Cross-site semi-sync replication

If we only run semi-sync replicas in a different datacenter than the primary’s, we first pay with increased write latency, as each commit runs a roundtrip outside the primary’s datacenter and back. With multiple semi-sync replicas it’s the time it takes for the fastest replica to respond.

When the primary goes down, we have the data durable outside its datacenter. But we can then also compare with non semi-sync replicas in the primary’s datacenter: they may yet have all the transactions, too, in which case we can promote one of them. Again, promoting within the same datacenter tends to be less disruptive to the application. Or, we can spend some time seeding them from one of our semi-sync replicas.

Or, we can choose to promote our semi-sync replicas, switching the primary data center for the replication cluster. We then must reassign semi-sync replicas, and ensure none run from within the new primary’s datacenter.

In the event of the primary’s datacenter network isolation, we promote one of our semi-sync replicas, in a different DC. We reconfigure semi-sync replicas, before making the new primary writable.
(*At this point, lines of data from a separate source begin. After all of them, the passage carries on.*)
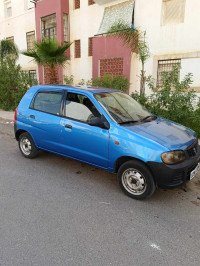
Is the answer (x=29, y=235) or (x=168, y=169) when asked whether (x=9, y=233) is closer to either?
(x=29, y=235)

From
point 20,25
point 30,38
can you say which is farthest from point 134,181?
point 20,25

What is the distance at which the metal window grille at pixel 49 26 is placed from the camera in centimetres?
1501

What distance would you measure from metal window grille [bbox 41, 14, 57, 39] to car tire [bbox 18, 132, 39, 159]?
1217 cm

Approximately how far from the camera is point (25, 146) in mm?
4957

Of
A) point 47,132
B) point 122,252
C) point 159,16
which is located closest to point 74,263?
point 122,252

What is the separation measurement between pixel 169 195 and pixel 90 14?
12758 millimetres

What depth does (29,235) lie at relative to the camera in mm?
2475

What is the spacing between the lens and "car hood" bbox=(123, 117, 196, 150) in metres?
3.06

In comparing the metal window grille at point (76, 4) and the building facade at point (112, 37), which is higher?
the metal window grille at point (76, 4)

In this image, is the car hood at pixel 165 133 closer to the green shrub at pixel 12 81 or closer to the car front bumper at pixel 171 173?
the car front bumper at pixel 171 173

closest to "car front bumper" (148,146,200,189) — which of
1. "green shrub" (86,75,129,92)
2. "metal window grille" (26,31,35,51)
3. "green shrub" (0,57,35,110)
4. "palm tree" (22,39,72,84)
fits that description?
"green shrub" (86,75,129,92)

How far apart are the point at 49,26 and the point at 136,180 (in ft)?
51.0

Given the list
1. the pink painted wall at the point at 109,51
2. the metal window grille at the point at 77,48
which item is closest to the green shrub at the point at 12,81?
the pink painted wall at the point at 109,51

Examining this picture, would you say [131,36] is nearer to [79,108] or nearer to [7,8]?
[79,108]
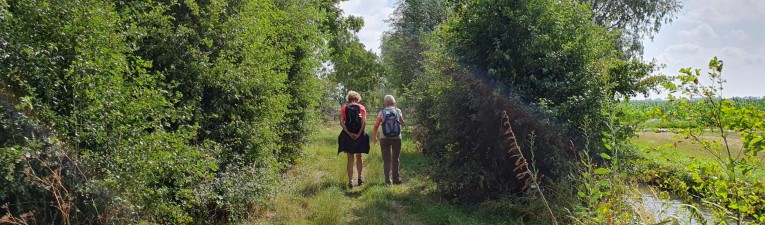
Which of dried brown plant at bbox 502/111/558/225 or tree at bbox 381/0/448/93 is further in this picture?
tree at bbox 381/0/448/93

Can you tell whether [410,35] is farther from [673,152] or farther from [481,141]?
[673,152]

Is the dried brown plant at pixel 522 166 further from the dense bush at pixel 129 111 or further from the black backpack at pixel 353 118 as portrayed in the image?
the dense bush at pixel 129 111

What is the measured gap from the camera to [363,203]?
7.28 metres

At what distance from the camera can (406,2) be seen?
904 inches

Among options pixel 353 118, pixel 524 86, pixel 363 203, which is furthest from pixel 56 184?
pixel 524 86

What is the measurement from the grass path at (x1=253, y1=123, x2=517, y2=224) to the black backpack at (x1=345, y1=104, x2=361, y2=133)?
107 cm

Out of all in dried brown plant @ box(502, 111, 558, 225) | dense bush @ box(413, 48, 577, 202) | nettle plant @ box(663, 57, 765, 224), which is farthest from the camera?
dense bush @ box(413, 48, 577, 202)

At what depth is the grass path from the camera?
6172mm

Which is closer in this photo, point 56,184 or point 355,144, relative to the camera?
point 56,184

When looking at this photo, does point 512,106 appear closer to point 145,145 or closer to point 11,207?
point 145,145

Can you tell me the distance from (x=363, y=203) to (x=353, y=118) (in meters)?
1.80

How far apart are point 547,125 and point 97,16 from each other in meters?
5.42

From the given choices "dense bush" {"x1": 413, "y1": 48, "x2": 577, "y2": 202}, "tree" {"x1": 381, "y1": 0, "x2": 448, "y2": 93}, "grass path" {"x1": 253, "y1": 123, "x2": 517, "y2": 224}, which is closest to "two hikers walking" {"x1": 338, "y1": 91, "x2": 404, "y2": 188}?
"grass path" {"x1": 253, "y1": 123, "x2": 517, "y2": 224}

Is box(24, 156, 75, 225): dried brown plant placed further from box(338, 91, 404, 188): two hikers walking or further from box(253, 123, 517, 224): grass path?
box(338, 91, 404, 188): two hikers walking
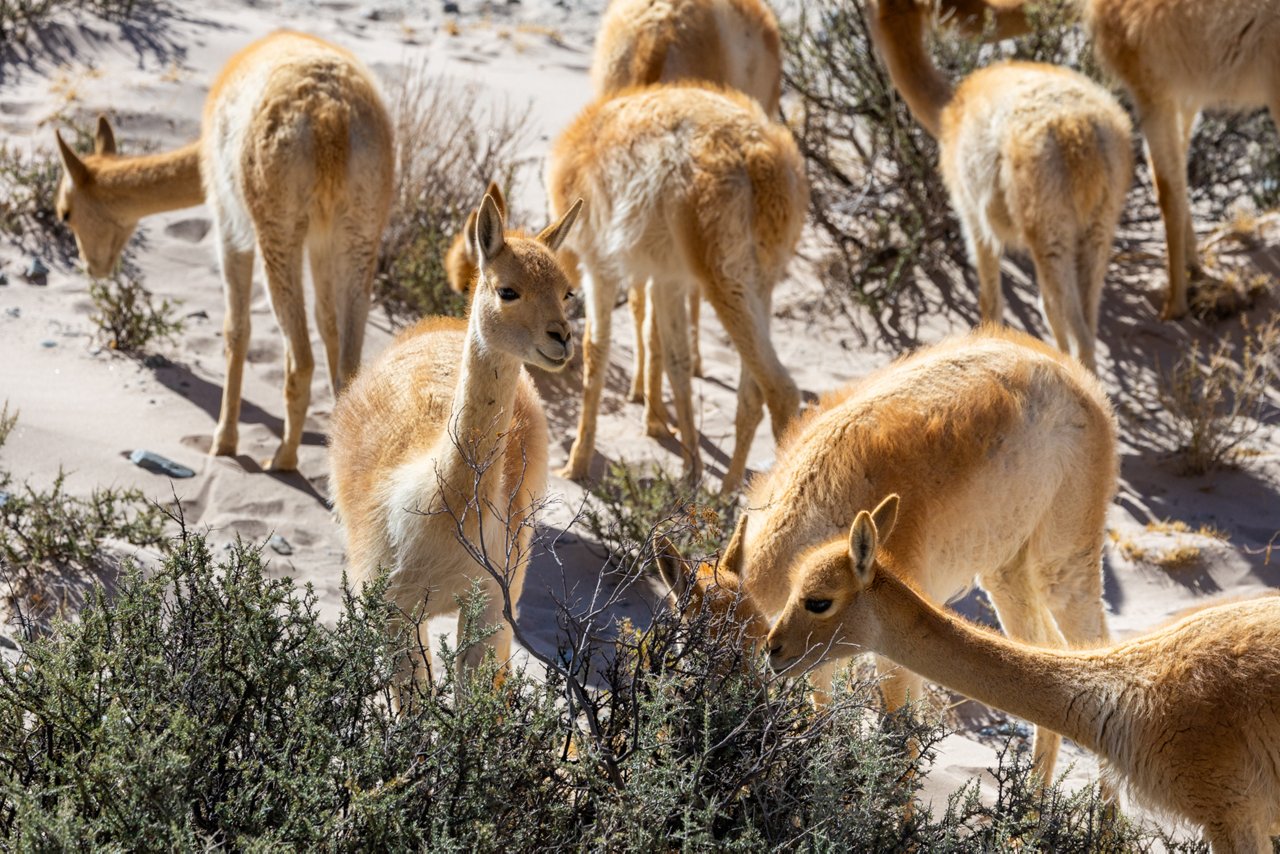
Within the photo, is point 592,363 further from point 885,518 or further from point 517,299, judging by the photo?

This avoids a split brain scenario, assuming all of our semi-sync replicas are available to us.

What if two or more sites get network isolated at the same time?

It largely depends on your hardware distribution.

If your servers are distributed across three sites, then the majority of your sites is now down. Chances are you were only planning for single site outage at any given time, and a two-site outage is a hard downtime for you. You may or may not have the capacity to run with just one third of your hardware. You’d need to risk consistency and split brain.

Let’s assume we run out of 5 different sites (or availability zones), and 2 are down. In our “1-n” setup, split brain is still possible, even though the majority of sites are up. That’s because our semi-sync setup is about the communication between a primary and any of its replicas.

But this is also something you can attach a number to. What is the probability of two availability zones going down at the same time? For a given vendor? Cross vendors? Is there a number you’re willing to accept? What is the probability of the two zones being in outage both over X minutes? Will you be willing to wait out X minutes to maintain durability and consistency?

In our physical world, there is no hard limitation to how many sites could go down at the same time. We’re generally willing to accept that some risks are so low that we can accept them.

Quorum

Of special interest is that in our “1-n” scenario, we have a quorum of two servers out of five or more. The primary, with a single additional replica, are able to form a quorum and to accept writes. That’s how we got to have a split brain. While R2, R3, R4 form a majority of the servers, writes took place without their agreement.

People familiar with Paxos and Raft consensus protocols may find this baffling. However, reliable minority consensus is achievable, and Sugu Sougoumarane’s Consensus Algorithms series of posts continues to describe this.